To make a bubble ball, all you need is 1 square foot of bubble wrap and some light weight packing tape.
Step 2: Assembly
Its pretty simple to put one of these together and it shouldn't take more than 5 minutes or so.
Take a 12" x 12" piece of bubble wrap, lay it bubble side up, and fold the corners into the center. Tape the corners together so you have a double layer of bubbles with the seams all on the upper side. If you do it right, the pillow should still be roughly a square. If you have some, place your LEDs in the center of the pillow and fold the sides up around it. Lay out some packing tape, sticky side up on the table. Roll the bubble pack down the tape on its side so the LEDs sit in a pocket of bubbles. Lay out some more tape and continue wrapping different sections with tape, being careful not to cover the hole where the LEDs are. This hole is the only way to turn the LEDs on or off.
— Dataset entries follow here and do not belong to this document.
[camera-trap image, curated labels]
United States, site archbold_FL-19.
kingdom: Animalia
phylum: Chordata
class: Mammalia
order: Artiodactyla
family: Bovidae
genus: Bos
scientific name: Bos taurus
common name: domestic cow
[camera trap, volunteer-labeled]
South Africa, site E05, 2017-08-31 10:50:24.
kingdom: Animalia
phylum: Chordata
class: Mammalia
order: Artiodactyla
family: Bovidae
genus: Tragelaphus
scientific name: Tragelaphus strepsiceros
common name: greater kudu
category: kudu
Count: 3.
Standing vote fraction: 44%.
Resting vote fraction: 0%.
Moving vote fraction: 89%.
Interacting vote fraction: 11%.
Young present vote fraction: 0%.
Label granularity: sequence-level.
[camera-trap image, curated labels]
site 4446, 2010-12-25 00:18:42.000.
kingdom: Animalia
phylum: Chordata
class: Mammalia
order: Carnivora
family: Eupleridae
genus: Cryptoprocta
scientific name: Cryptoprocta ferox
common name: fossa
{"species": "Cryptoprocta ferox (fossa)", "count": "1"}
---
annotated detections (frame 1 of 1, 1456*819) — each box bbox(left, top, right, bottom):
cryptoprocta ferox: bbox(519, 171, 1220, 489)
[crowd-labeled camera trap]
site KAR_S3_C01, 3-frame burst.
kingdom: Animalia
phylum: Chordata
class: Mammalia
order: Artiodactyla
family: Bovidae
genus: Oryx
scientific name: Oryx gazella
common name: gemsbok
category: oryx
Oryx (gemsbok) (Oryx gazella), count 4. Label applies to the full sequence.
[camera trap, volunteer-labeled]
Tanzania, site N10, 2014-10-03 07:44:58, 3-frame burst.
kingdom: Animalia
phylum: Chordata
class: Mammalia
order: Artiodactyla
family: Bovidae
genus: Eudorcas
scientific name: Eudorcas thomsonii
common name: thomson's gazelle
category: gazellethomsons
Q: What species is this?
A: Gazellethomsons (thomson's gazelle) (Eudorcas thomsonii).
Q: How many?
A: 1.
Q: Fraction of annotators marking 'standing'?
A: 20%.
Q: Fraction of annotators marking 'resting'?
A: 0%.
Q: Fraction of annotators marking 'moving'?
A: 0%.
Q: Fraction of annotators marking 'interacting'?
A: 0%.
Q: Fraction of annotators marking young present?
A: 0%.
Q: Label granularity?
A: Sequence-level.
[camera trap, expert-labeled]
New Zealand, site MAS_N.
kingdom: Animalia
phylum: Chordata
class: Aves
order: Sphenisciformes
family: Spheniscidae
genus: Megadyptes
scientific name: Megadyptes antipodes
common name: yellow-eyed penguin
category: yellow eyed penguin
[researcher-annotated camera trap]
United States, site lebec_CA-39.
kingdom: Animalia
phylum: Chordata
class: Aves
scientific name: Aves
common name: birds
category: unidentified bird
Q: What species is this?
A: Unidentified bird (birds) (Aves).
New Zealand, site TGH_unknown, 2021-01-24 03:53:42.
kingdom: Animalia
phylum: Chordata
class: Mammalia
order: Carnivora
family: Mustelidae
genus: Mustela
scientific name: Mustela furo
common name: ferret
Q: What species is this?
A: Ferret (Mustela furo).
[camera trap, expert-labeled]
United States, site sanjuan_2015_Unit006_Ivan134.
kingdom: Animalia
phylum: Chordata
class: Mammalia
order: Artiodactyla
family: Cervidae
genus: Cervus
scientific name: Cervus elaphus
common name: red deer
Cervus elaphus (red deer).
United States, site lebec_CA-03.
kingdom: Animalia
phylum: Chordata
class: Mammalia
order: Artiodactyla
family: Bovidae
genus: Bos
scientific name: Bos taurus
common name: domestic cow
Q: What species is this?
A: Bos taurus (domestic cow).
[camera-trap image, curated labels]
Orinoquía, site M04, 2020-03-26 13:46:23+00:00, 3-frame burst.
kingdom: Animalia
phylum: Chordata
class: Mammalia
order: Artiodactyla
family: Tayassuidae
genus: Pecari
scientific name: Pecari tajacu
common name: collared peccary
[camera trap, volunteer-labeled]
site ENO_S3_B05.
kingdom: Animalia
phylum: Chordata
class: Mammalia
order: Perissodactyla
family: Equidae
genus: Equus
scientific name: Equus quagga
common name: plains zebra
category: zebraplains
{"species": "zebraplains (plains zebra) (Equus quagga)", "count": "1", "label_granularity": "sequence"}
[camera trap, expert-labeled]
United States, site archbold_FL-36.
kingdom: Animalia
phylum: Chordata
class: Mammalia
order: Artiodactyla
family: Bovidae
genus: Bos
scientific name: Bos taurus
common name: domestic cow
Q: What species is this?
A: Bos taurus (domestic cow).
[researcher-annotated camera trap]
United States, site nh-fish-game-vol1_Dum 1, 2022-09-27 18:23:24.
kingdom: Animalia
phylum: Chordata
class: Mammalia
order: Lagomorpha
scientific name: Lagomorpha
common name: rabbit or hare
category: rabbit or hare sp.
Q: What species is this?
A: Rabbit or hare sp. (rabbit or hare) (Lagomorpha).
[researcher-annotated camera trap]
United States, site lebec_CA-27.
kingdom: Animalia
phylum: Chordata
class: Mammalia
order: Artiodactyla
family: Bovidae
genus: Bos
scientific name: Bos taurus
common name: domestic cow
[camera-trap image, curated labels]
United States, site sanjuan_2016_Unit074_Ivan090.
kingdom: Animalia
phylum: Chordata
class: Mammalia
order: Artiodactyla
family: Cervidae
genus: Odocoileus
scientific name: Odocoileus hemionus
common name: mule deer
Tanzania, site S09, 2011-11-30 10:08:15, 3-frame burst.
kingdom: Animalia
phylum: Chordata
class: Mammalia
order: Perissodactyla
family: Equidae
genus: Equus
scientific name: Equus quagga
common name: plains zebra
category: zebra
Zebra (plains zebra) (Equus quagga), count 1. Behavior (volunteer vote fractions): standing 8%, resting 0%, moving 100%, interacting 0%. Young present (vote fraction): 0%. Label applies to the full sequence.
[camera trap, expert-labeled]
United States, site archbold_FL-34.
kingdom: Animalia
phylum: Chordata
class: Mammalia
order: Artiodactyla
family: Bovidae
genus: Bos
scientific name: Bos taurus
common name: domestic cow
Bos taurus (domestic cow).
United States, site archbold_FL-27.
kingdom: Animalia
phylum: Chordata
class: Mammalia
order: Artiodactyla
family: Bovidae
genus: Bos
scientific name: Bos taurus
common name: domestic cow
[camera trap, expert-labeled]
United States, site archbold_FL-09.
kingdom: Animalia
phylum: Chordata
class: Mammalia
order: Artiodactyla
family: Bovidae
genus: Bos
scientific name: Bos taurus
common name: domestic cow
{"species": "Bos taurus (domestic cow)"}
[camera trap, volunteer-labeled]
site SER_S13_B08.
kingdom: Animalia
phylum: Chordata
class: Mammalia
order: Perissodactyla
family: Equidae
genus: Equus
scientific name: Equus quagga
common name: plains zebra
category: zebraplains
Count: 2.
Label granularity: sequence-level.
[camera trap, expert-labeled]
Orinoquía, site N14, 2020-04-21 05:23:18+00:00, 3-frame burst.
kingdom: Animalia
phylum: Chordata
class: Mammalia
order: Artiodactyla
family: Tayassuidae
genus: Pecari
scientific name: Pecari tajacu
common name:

I like to use light weight packing tape because they can get heavy and they don't curve as much when they are too heavy. I try to cover every bit of the outside with just one layer of tape. This reinforces the surface and makes them last longer (otherwise the bubbles pop). After each tight wrapping of the tape, another bulge will appear somewhere else. This is ok, just wrap it again and cover this new bulge. You can't make them perfectly round and they wouldn't curve well if you did. The lumpiness of the surface is what makes it fun.